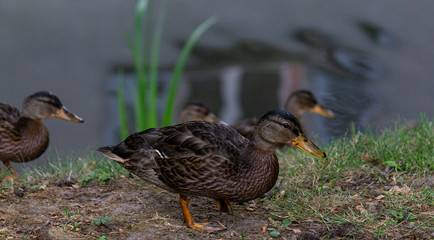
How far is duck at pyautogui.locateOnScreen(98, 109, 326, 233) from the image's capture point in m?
3.63

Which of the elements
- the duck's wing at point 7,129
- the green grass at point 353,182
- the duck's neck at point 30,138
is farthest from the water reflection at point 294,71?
the duck's wing at point 7,129

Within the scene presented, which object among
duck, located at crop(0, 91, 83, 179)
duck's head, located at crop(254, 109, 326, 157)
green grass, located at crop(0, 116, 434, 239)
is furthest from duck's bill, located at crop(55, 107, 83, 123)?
duck's head, located at crop(254, 109, 326, 157)

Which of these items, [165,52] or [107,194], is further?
[165,52]

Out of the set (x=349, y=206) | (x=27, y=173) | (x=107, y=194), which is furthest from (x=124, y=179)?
(x=349, y=206)

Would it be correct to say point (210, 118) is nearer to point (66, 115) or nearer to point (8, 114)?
point (66, 115)

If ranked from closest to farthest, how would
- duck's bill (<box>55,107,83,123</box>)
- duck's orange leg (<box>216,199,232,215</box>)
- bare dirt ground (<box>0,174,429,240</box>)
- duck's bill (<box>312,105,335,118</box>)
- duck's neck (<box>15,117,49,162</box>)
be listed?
bare dirt ground (<box>0,174,429,240</box>)
duck's orange leg (<box>216,199,232,215</box>)
duck's neck (<box>15,117,49,162</box>)
duck's bill (<box>55,107,83,123</box>)
duck's bill (<box>312,105,335,118</box>)

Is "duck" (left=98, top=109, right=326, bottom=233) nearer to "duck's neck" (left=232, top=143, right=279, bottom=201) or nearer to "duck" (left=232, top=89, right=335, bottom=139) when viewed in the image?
"duck's neck" (left=232, top=143, right=279, bottom=201)

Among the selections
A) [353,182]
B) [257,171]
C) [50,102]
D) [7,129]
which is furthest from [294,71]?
[257,171]

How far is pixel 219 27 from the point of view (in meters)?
7.31

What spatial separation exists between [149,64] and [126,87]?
0.74 meters

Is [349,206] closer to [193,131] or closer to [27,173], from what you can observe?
[193,131]

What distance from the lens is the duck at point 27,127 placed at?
5309 millimetres

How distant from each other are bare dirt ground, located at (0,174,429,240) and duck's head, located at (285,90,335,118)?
324 centimetres

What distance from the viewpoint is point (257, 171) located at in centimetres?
366
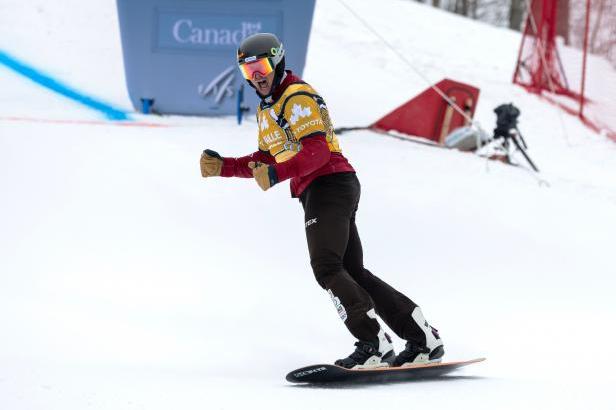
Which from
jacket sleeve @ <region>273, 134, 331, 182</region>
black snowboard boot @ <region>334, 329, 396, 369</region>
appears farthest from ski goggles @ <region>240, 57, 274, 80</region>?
black snowboard boot @ <region>334, 329, 396, 369</region>

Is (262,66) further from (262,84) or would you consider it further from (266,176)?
(266,176)

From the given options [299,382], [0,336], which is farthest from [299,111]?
[0,336]

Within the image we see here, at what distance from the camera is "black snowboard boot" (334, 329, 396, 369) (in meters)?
4.12

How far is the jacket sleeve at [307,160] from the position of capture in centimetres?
394

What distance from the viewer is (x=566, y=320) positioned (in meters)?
6.07

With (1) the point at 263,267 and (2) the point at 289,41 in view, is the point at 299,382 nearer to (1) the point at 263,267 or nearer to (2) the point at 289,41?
(1) the point at 263,267

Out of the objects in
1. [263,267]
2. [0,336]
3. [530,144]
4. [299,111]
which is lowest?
[530,144]

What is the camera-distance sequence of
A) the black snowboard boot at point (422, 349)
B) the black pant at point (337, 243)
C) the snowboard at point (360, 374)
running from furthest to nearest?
the black snowboard boot at point (422, 349) < the black pant at point (337, 243) < the snowboard at point (360, 374)

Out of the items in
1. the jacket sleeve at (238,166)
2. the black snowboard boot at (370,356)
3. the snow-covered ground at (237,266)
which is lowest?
the snow-covered ground at (237,266)

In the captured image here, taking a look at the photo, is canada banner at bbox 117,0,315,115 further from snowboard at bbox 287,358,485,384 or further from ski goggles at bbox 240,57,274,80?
snowboard at bbox 287,358,485,384

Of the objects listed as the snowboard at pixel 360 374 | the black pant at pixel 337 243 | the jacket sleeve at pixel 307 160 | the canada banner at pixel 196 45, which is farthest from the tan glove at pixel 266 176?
the canada banner at pixel 196 45

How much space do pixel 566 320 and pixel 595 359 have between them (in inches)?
32.1

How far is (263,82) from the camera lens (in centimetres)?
414

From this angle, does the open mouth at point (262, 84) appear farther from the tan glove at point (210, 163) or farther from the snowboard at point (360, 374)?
the snowboard at point (360, 374)
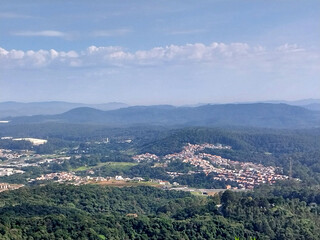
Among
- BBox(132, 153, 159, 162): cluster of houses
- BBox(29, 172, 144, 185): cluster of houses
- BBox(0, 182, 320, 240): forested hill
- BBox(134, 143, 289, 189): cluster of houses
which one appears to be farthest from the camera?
BBox(132, 153, 159, 162): cluster of houses

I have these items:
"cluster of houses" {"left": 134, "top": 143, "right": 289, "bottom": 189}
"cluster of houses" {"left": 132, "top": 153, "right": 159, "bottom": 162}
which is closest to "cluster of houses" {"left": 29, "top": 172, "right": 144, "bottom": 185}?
"cluster of houses" {"left": 134, "top": 143, "right": 289, "bottom": 189}

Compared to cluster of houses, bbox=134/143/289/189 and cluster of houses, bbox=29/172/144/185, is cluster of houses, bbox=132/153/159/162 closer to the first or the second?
cluster of houses, bbox=134/143/289/189

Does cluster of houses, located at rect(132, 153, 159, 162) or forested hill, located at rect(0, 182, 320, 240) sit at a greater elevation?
forested hill, located at rect(0, 182, 320, 240)

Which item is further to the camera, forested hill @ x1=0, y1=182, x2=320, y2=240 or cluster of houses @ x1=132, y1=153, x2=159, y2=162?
cluster of houses @ x1=132, y1=153, x2=159, y2=162

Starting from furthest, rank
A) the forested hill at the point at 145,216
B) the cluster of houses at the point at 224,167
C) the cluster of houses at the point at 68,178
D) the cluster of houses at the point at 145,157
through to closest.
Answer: the cluster of houses at the point at 145,157, the cluster of houses at the point at 224,167, the cluster of houses at the point at 68,178, the forested hill at the point at 145,216

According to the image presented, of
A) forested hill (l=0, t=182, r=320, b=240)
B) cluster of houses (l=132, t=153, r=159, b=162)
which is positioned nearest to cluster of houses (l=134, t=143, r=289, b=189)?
cluster of houses (l=132, t=153, r=159, b=162)

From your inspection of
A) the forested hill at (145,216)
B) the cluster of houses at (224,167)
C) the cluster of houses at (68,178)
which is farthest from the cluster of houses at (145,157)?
the forested hill at (145,216)

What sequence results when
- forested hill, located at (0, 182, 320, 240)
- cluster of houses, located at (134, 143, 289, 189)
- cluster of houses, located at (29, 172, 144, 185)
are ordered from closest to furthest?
forested hill, located at (0, 182, 320, 240)
cluster of houses, located at (29, 172, 144, 185)
cluster of houses, located at (134, 143, 289, 189)

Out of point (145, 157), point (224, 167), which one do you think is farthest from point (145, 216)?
point (145, 157)

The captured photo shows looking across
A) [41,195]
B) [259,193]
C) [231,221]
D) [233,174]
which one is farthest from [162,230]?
[233,174]

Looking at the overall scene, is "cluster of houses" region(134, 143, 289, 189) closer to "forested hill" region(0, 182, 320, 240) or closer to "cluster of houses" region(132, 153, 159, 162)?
"cluster of houses" region(132, 153, 159, 162)

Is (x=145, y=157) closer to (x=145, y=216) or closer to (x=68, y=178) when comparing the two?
(x=68, y=178)

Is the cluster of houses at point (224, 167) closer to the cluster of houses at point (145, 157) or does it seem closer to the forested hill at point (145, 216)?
the cluster of houses at point (145, 157)
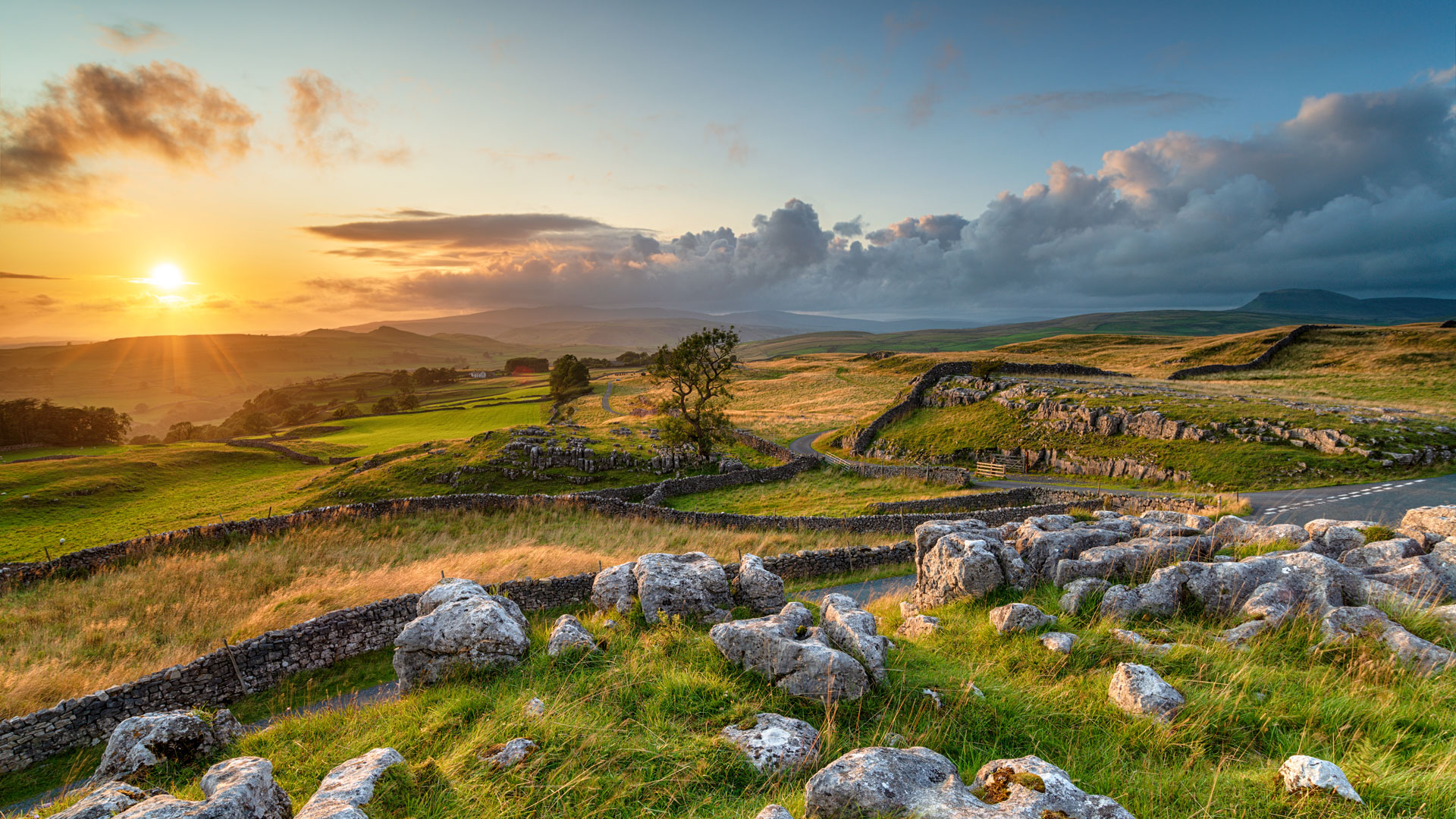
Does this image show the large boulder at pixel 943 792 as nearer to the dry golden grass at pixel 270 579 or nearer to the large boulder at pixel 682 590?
the large boulder at pixel 682 590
--------------------------------------------------
Copy every item above word for word, and leave the pictures out.

▶ [Answer to this task]:
How far is duck at pyautogui.locateOnScreen(98, 109, 326, 233) from the image's capture point in m?
3.63

Which of the elements
- the duck's wing at point 7,129
- the green grass at point 353,182
- the duck's neck at point 30,138
is farthest from the water reflection at point 294,71?
the duck's wing at point 7,129

Within the scene presented, which object among
duck, located at crop(0, 91, 83, 179)
duck's head, located at crop(254, 109, 326, 157)
green grass, located at crop(0, 116, 434, 239)
is furthest from duck's bill, located at crop(55, 107, 83, 123)?
duck's head, located at crop(254, 109, 326, 157)

Which of these items, [165,52] or [107,194], is further?
[165,52]

Out of the set (x=349, y=206) | (x=27, y=173) | (x=107, y=194), which is furthest from (x=124, y=179)?
(x=349, y=206)

Would it be correct to say point (210, 118) is nearer to point (66, 115) or nearer to point (8, 114)?
point (66, 115)

If ranked from closest to farthest, how would
- duck's bill (<box>55,107,83,123</box>)
- duck's orange leg (<box>216,199,232,215</box>)
- bare dirt ground (<box>0,174,429,240</box>)
- duck's bill (<box>312,105,335,118</box>)
- duck's neck (<box>15,117,49,162</box>)
be listed?
bare dirt ground (<box>0,174,429,240</box>)
duck's orange leg (<box>216,199,232,215</box>)
duck's neck (<box>15,117,49,162</box>)
duck's bill (<box>55,107,83,123</box>)
duck's bill (<box>312,105,335,118</box>)

Is "duck" (left=98, top=109, right=326, bottom=233) nearer to "duck's neck" (left=232, top=143, right=279, bottom=201) or nearer to "duck" (left=232, top=89, right=335, bottom=139) when viewed in the image?
"duck's neck" (left=232, top=143, right=279, bottom=201)

Among the selections
A) [353,182]
B) [257,171]
C) [50,102]
D) [7,129]
which is furthest from [294,71]?
[257,171]

How far is pixel 219 27 from the point of view (in meters)?
7.31

What spatial separation exists between [149,64] and [126,87]?
0.74 meters

Is [349,206] closer to [193,131] or closer to [27,173], from what you can observe?
[193,131]

What distance from the lens is the duck at point 27,127 placed at?
5309 millimetres

How distant from each other are bare dirt ground, located at (0,174,429,240) and duck's head, located at (285,90,335,118)?
324 centimetres

What distance from the viewpoint is point (257, 171) located at in centimetres?
366
Which from
jacket sleeve @ <region>273, 134, 331, 182</region>
black snowboard boot @ <region>334, 329, 396, 369</region>
appears farthest from ski goggles @ <region>240, 57, 274, 80</region>?
black snowboard boot @ <region>334, 329, 396, 369</region>

Is (262,66) further from (262,84) or would you consider it further from (266,176)?
(266,176)

From the given options [299,382], [0,336], which is farthest from [299,111]?
[0,336]

Within the image we see here, at what distance from the camera is "black snowboard boot" (334, 329, 396, 369) (in meters)?
4.12

How far is the jacket sleeve at [307,160] from the position of capture in centimetres?
394

What distance from the viewer is (x=566, y=320) positioned (in meters)?
6.07

With (1) the point at 263,267 and (2) the point at 289,41 in view, is the point at 299,382 nearer to (1) the point at 263,267 or nearer to (2) the point at 289,41?
(1) the point at 263,267

Out of the objects in
1. [263,267]
2. [0,336]
3. [530,144]
4. [299,111]
which is lowest?
[530,144]

What is the camera-distance sequence of
A) the black snowboard boot at point (422, 349)
B) the black pant at point (337, 243)
C) the snowboard at point (360, 374)
running from furthest to nearest?
the black snowboard boot at point (422, 349) < the black pant at point (337, 243) < the snowboard at point (360, 374)

Out of the items in
1. the jacket sleeve at (238,166)
2. the black snowboard boot at (370,356)
3. the snow-covered ground at (237,266)
which is lowest?
the snow-covered ground at (237,266)

In the captured image here, taking a look at the photo, is canada banner at bbox 117,0,315,115 further from snowboard at bbox 287,358,485,384 or further from ski goggles at bbox 240,57,274,80?
snowboard at bbox 287,358,485,384

Of the objects listed as the snowboard at pixel 360 374 | the black pant at pixel 337 243 | the jacket sleeve at pixel 307 160 | the canada banner at pixel 196 45, which is farthest from the tan glove at pixel 266 176?
the canada banner at pixel 196 45

How much space do pixel 566 320 and pixel 595 359 have between them (in inches)?
32.1

How far is (263,82) from the camera lens (in centimetres)?
414

From this angle, does the open mouth at point (262, 84) appear farther from the tan glove at point (210, 163) or farther from the snowboard at point (360, 374)?
the snowboard at point (360, 374)
Among
- BBox(132, 153, 159, 162): cluster of houses
- BBox(29, 172, 144, 185): cluster of houses
- BBox(0, 182, 320, 240): forested hill
- BBox(134, 143, 289, 189): cluster of houses
which one appears to be farthest from the camera?
BBox(132, 153, 159, 162): cluster of houses

I have these items:
"cluster of houses" {"left": 134, "top": 143, "right": 289, "bottom": 189}
"cluster of houses" {"left": 132, "top": 153, "right": 159, "bottom": 162}
which is closest to "cluster of houses" {"left": 29, "top": 172, "right": 144, "bottom": 185}?
"cluster of houses" {"left": 134, "top": 143, "right": 289, "bottom": 189}

Compared to cluster of houses, bbox=134/143/289/189 and cluster of houses, bbox=29/172/144/185, is cluster of houses, bbox=132/153/159/162 closer to the first or the second?
cluster of houses, bbox=134/143/289/189

Does cluster of houses, located at rect(132, 153, 159, 162) or forested hill, located at rect(0, 182, 320, 240) sit at a greater elevation?
forested hill, located at rect(0, 182, 320, 240)

Which item is further to the camera, forested hill @ x1=0, y1=182, x2=320, y2=240 or cluster of houses @ x1=132, y1=153, x2=159, y2=162?
cluster of houses @ x1=132, y1=153, x2=159, y2=162

Starting from furthest, rank
A) the forested hill at the point at 145,216
B) the cluster of houses at the point at 224,167
C) the cluster of houses at the point at 68,178
D) the cluster of houses at the point at 145,157
through to closest.
Answer: the cluster of houses at the point at 145,157, the cluster of houses at the point at 224,167, the cluster of houses at the point at 68,178, the forested hill at the point at 145,216

According to the image presented, of
A) forested hill (l=0, t=182, r=320, b=240)
B) cluster of houses (l=132, t=153, r=159, b=162)
which is positioned nearest to cluster of houses (l=134, t=143, r=289, b=189)?
cluster of houses (l=132, t=153, r=159, b=162)

From your inspection of
A) the forested hill at (145,216)
B) the cluster of houses at (224,167)
C) the cluster of houses at (68,178)
which is farthest from the cluster of houses at (145,157)?
the forested hill at (145,216)

What sequence results when
- forested hill, located at (0, 182, 320, 240)
- cluster of houses, located at (134, 143, 289, 189)
- cluster of houses, located at (29, 172, 144, 185)
are ordered from closest to furthest?
forested hill, located at (0, 182, 320, 240)
cluster of houses, located at (29, 172, 144, 185)
cluster of houses, located at (134, 143, 289, 189)

Out of point (145, 157), point (224, 167), which one do you think is farthest from point (145, 216)?
point (145, 157)

The captured photo shows looking across
A) [41,195]
B) [259,193]
C) [231,221]
D) [233,174]
which one is farthest from [162,230]?
[233,174]

Looking at the overall scene, is "cluster of houses" region(134, 143, 289, 189) closer to "forested hill" region(0, 182, 320, 240) or closer to "cluster of houses" region(132, 153, 159, 162)?
"cluster of houses" region(132, 153, 159, 162)

Is (x=145, y=157) closer to (x=145, y=216) or closer to (x=68, y=178) when comparing the two?
(x=68, y=178)

Is the cluster of houses at point (224, 167) closer to the cluster of houses at point (145, 157) or does it seem closer to the forested hill at point (145, 216)?
the cluster of houses at point (145, 157)
Does this image show the large boulder at pixel 943 792 as nearer to the dry golden grass at pixel 270 579 or nearer to the large boulder at pixel 682 590?
the large boulder at pixel 682 590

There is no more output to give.